TASKS —
1. Translate this sentence from the page on the Snow Patrol single into Spanish: "The band was later dropped by Jeepster after the single's release."
2. Carry the article on the Snow Patrol single "One Night Is Not Enough" forward, starting after its final sentence.

PAGE TEXT —
□ □ □

Single by Snow Patrol

from the album When It's All Over We Still Have to Clear Up
- Released: 5 March 2001
- Studio: Substation, CaVa, The Stables, Rage
- Length: 3:25
- Label: Jeepster
- Songwriters: Gary Lightbody; Mark McClelland; Jonny Quinn;
- Producers: Michael Brennan Jr.; Snow Patrol;

Snow Patrol singles chronology
| "Ask Me How I Am" (2000) | "One Night Is Not Enough" (2001) | "Spitting Games" (2003) |

= One Night Is Not Enough =

2001 single by Snow Patrol

"One Night Is Not Enough" is a song by Northern Irish alternative rock band Snow Patrol, released through Jeepster Records on 5 March 2001 as the second and final single of their second album, When It's All Over We Still Have to Clear Up (2001). The band was later dropped by Jeepster after the single's release. The song peaked at number 92 on the UK Singles Chart.

□ □ □

RAW DATA —

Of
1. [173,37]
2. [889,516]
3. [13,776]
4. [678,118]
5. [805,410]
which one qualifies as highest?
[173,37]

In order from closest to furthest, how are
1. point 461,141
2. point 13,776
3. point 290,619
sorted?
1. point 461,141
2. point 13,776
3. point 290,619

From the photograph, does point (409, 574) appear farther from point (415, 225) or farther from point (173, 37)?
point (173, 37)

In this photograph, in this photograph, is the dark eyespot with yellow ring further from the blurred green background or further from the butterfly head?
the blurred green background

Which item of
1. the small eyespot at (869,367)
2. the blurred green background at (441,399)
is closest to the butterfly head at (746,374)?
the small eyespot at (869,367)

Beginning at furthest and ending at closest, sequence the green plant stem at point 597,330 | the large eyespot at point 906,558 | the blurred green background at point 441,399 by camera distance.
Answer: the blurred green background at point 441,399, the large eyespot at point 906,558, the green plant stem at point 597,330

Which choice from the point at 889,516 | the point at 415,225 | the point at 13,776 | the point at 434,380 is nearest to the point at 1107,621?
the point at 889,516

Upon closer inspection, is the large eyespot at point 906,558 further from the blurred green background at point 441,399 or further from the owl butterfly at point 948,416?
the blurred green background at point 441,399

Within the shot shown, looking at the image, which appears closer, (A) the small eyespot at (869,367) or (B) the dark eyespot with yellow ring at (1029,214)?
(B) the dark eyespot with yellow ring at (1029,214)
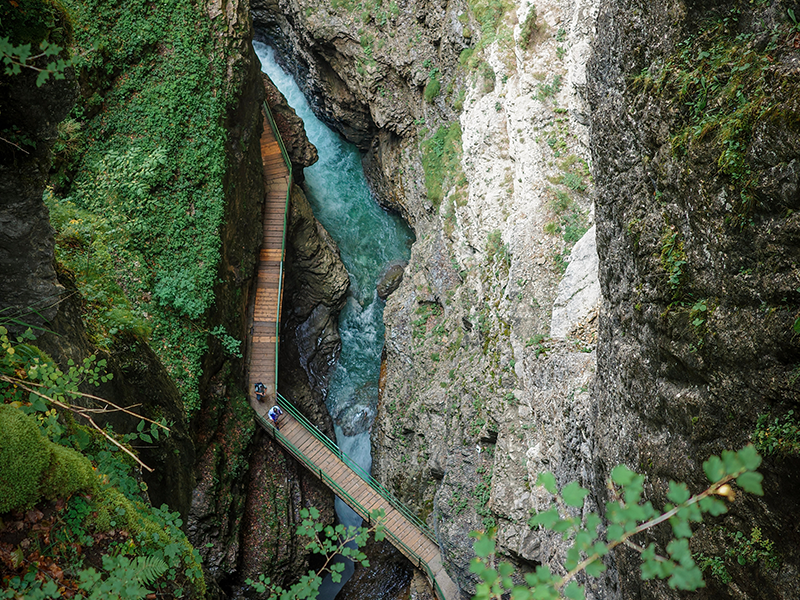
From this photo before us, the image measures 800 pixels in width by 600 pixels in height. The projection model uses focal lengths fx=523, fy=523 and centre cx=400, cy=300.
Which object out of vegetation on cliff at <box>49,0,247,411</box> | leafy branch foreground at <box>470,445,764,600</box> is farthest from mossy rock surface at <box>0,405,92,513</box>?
vegetation on cliff at <box>49,0,247,411</box>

□ □ □

EXPECTED RESPONSES —
1. Más tarde, Jeepster prescindió de la banda tras el lanzamiento del sencillo.

2.
==Reception==
NME's Alex Needham reviewed the single negatively saying the song "feels like a lifetime - and one nobody sane would be in a hurry to return to, either." He said that it "hits you like a shot of pure camphor, taking you back to those dark, pre-CD:UK days when The Chart Show used to run down the indie chart." He went on to criticize Snow Patrol, calling them "too poor and unimaginative to have made videos."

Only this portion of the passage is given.